* Start Working data *
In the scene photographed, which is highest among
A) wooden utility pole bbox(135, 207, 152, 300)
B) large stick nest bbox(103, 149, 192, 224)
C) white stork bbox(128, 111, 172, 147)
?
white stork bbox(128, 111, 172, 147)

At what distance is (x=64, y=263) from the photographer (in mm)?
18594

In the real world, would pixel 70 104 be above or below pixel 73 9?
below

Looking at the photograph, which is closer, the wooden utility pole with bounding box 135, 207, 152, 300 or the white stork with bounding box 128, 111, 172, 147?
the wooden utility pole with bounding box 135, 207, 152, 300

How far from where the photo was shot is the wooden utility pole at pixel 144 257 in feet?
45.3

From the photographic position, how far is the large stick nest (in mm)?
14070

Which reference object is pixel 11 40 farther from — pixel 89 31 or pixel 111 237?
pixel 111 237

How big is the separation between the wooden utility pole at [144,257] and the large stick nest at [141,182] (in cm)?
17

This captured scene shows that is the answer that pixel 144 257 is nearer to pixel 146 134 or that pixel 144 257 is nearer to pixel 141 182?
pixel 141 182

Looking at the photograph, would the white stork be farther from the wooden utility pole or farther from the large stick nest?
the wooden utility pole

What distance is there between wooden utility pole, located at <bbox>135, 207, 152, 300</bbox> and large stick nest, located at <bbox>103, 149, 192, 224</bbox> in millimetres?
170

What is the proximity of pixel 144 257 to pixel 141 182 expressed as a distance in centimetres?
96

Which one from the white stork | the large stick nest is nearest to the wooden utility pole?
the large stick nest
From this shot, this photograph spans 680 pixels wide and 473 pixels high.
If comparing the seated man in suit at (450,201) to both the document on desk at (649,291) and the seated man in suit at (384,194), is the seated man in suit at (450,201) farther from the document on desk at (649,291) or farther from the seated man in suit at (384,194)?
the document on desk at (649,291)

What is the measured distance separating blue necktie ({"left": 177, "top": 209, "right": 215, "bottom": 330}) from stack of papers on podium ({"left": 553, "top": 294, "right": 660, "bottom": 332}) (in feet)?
* End Working data *
Requirements
Write out the full listing, keeping every line exactly as it is.

Exercise output
In the scene photographed, which is highest among
A) wooden utility pole bbox(135, 207, 152, 300)
B) large stick nest bbox(103, 149, 192, 224)
C) white stork bbox(128, 111, 172, 147)
?
white stork bbox(128, 111, 172, 147)

At what distance is (x=64, y=263) from the photographer (in mm)?
18594

In the real world, would pixel 70 104 be above or below pixel 73 9?
below

Looking at the photograph, which is closer, the wooden utility pole with bounding box 135, 207, 152, 300 or the white stork with bounding box 128, 111, 172, 147?
the wooden utility pole with bounding box 135, 207, 152, 300

How far from where the photo was shot is the wooden utility pole at pixel 144 257 in feet?
45.3

From the photographic position, how far is the large stick nest (in mm)?
14070

Which reference object is pixel 11 40 farther from — pixel 89 31 or pixel 111 237?
pixel 111 237

How big is the separation between the wooden utility pole at [144,257] and the large stick nest at [141,182] (in cm)?
17

This captured scene shows that is the answer that pixel 144 257 is nearer to pixel 146 134 or that pixel 144 257 is nearer to pixel 141 182?
pixel 141 182

Looking at the photograph, would the white stork be farther from the wooden utility pole or farther from the large stick nest?
the wooden utility pole

What distance is there between wooden utility pole, located at <bbox>135, 207, 152, 300</bbox> and large stick nest, located at <bbox>103, 149, 192, 224</bbox> in millimetres?
170

What is the proximity of pixel 144 257 to pixel 141 182 expressed as a distance in centimetres?
96

Which one from the white stork | the large stick nest is nearest to the wooden utility pole?
the large stick nest
From this shot, this photograph spans 680 pixels wide and 473 pixels high.
If comparing the seated man in suit at (450,201) to both the document on desk at (649,291) and the seated man in suit at (384,194), is the seated man in suit at (450,201) farther from the document on desk at (649,291) or farther from the seated man in suit at (384,194)?
the document on desk at (649,291)

What is the measured distance separating blue necktie ({"left": 177, "top": 209, "right": 215, "bottom": 330}) from stack of papers on podium ({"left": 553, "top": 294, "right": 660, "bottom": 332}) (in feet)?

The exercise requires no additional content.